Florida State University’s professor of educational psychology, David Pargman, and Syracuse University’s director of public affairs, William D. Coplin, are two noteworthy advocates. They propose that the more common subjects, like math English and history, be replaced with sports related classes, like anatomy and physiology or kinesiology and nutrition, which would revolve around the college athlete’s main sports major.

Several members of the Staples community disagree with this proposition.

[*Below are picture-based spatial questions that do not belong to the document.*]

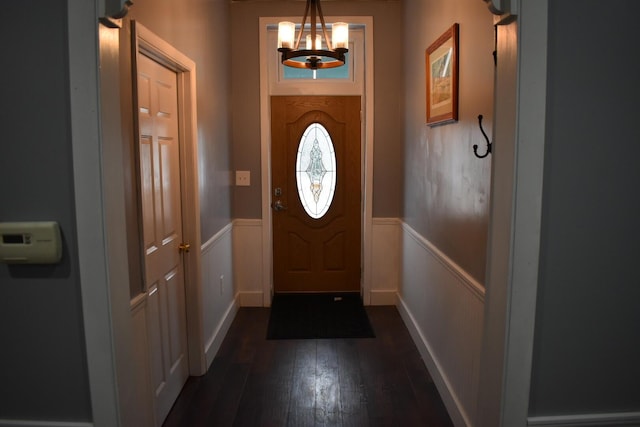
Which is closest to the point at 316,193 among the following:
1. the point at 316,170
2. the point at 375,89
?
the point at 316,170

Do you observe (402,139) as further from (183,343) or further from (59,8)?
(59,8)

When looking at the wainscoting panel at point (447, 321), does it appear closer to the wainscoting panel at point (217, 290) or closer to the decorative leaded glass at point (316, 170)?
the decorative leaded glass at point (316, 170)

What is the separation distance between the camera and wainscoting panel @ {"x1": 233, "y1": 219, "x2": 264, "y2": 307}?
445cm

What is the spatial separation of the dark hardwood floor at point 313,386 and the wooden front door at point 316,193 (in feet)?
3.51

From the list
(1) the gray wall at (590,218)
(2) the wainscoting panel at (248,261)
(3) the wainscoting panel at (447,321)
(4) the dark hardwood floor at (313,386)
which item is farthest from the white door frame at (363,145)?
(1) the gray wall at (590,218)

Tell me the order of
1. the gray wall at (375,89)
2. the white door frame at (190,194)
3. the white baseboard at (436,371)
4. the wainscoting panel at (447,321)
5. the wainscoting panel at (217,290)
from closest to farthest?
1. the wainscoting panel at (447,321)
2. the white baseboard at (436,371)
3. the white door frame at (190,194)
4. the wainscoting panel at (217,290)
5. the gray wall at (375,89)

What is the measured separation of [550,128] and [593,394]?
738 mm

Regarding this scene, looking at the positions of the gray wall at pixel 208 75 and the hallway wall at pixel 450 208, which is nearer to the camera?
the hallway wall at pixel 450 208

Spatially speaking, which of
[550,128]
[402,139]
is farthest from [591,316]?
[402,139]

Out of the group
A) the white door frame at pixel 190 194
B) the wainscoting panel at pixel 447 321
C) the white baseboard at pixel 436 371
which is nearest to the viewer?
the wainscoting panel at pixel 447 321

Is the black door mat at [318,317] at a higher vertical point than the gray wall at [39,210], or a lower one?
lower

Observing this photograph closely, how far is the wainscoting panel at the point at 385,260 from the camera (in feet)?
14.6

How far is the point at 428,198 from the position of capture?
3.23 metres

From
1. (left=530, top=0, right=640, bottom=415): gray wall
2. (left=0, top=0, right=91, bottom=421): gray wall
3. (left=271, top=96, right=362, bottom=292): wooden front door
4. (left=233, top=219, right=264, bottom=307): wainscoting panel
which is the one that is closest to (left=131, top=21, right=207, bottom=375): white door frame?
(left=233, top=219, right=264, bottom=307): wainscoting panel
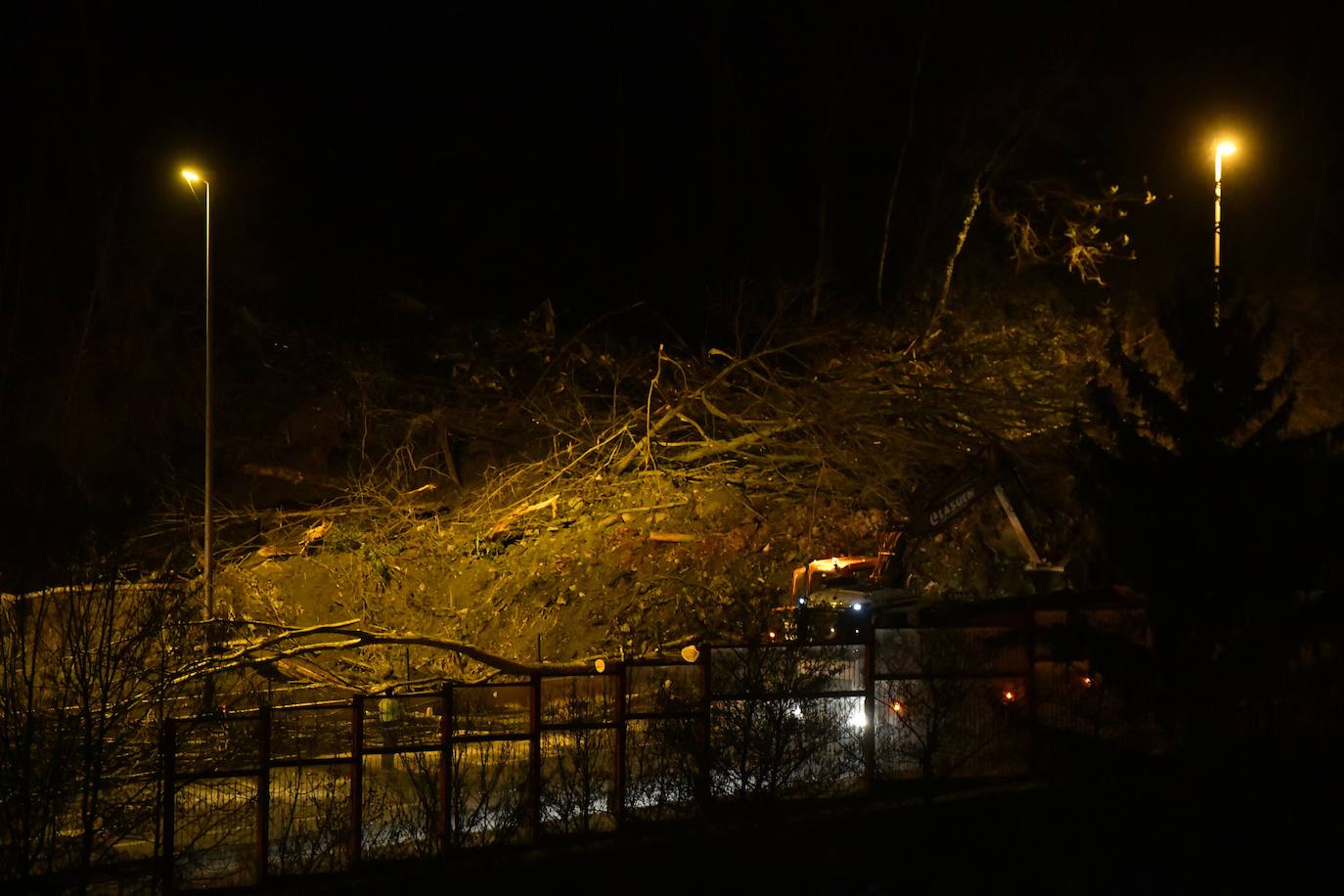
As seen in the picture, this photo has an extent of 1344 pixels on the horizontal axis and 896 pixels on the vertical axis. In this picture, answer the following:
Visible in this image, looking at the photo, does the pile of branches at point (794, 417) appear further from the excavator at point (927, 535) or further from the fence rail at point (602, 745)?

“I think the whole thing is ridiculous, to be quite honest,” Staples football coach Marce Petroccio said. “You’re just opening up such a can of worms.” Petroccio is in good company, seeing as many other educators nationwide are also in opposition to allowing students to major in their sport.
Although Pargman and Coplin argue that sports curriculums would improve players’ career-building skills, Staples athletes believe that sports majors would not provide the same level of education as the classroom environment.

“As soon as a lacrosse player gets out of college they need a job because the professional lacrosse league is very underpaid,” varsity lacrosse player Tanner Wood ’17 said. “[Students] need to study something that would help out for their future.”

The future of college athletes is exactly what Pargman and Coplin aim to improve, claiming that those striving for the professional league would benefit from a curriculum centered around their commitment to sports.

“Being allowed to major in your sport in college is great for an athlete who wants to play at the professional level,” varsity soccer player Charlotte Rossi ’17 agreed. “But there are lots of student athletes who are not only going to college to play their sport.”
Unfortunately for most, the NCAA estimates that only 2 percent of athletes make it to the professional level, leaving the other 98 percent with a single question after they graduate college: ‘what do I do now?’

“What are you going to say, ‘I majored in football’?,” Petroccio sarcastically inquired. “How are you going to get a job?”

Staples Alum and Dartmouth soccer goalie James Hickock ’13 agrees that college athletes need to think in terms of the big picture. “Arguably one of the most important parts of going to college is taking new classes and finding new interests along the way,” Hickock said. “And if athletes were given the opportunity to both play and study the same sport each day, it would take away from that experience.”